Before he crossed over into the Great Mystery, Blackfoot Elder and Chief of the Siksika First Nation, Crowfoot pondered the timeless question, “What is life?” His assessment: “It is the flash of a firefly in the night. It is the breath of a buffalo in the wintertime. It is the little shadow which runs across the grass and loses itself in the sunset.”
Beautiful and transient as they are on their own, every moment of our existence we take the time to appreciate, adds meaning to both our lives as individuals, and life itself. The more time we invest in appreciating this beauty, the less time we waste on the ugliness we manifest in our world.
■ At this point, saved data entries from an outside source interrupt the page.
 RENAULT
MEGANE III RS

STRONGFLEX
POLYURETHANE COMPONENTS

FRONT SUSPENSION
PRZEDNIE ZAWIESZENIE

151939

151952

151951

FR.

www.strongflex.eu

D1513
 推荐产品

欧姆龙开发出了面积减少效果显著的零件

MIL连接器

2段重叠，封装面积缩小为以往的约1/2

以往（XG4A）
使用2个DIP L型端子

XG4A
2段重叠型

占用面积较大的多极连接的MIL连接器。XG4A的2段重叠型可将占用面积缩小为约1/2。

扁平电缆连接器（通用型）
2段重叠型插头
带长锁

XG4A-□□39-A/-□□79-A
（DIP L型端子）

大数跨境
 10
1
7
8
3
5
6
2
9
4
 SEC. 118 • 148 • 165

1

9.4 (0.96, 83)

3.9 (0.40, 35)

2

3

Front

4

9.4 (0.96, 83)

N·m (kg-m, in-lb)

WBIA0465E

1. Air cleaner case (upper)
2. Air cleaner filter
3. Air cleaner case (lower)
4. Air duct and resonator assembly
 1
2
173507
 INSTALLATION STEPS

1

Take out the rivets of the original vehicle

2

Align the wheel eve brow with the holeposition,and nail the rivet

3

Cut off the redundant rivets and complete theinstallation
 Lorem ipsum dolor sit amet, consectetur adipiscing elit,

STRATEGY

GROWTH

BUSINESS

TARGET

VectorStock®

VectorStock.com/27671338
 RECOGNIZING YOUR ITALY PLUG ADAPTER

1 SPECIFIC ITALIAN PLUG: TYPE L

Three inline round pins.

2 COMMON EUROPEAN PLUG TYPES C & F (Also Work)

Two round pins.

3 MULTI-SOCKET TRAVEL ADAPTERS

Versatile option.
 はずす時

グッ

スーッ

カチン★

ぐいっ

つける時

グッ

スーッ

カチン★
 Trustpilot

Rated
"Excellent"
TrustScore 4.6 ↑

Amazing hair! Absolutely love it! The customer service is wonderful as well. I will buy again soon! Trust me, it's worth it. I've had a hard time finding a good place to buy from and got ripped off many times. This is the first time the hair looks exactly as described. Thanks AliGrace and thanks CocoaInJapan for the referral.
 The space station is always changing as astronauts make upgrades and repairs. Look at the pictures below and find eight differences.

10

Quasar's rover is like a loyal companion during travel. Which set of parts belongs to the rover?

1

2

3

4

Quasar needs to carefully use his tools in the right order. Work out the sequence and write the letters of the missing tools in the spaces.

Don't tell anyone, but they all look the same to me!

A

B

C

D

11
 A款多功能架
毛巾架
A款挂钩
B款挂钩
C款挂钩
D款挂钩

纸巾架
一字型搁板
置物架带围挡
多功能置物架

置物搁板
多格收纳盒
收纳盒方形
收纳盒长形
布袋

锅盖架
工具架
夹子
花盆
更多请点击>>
The less time wasted on such ugliness, the more quality time we have to give those we love.
This past year, more than any year in my personal memory, it seems like we have been faced with one tragic loss to our community after another. With each of these losses a giant hole has been left behind in the community that can never be filled in the same way again. However, despite the legacy of sadness residing in these spaces, there are also opportunities to evolve into something better. Rather than residing in the feeling of emptiness we might be experiencing, we must ask ourselves: why we feel this way? Ask what is it about the lives of our lost loved ones that we miss most, and why? Question how those we love would want to be remembered?
By asking ourselves these tough questions, we in turn take the first step in honouring their life’s work and purpose in a way that gives greater meaning to their life, and all of existence.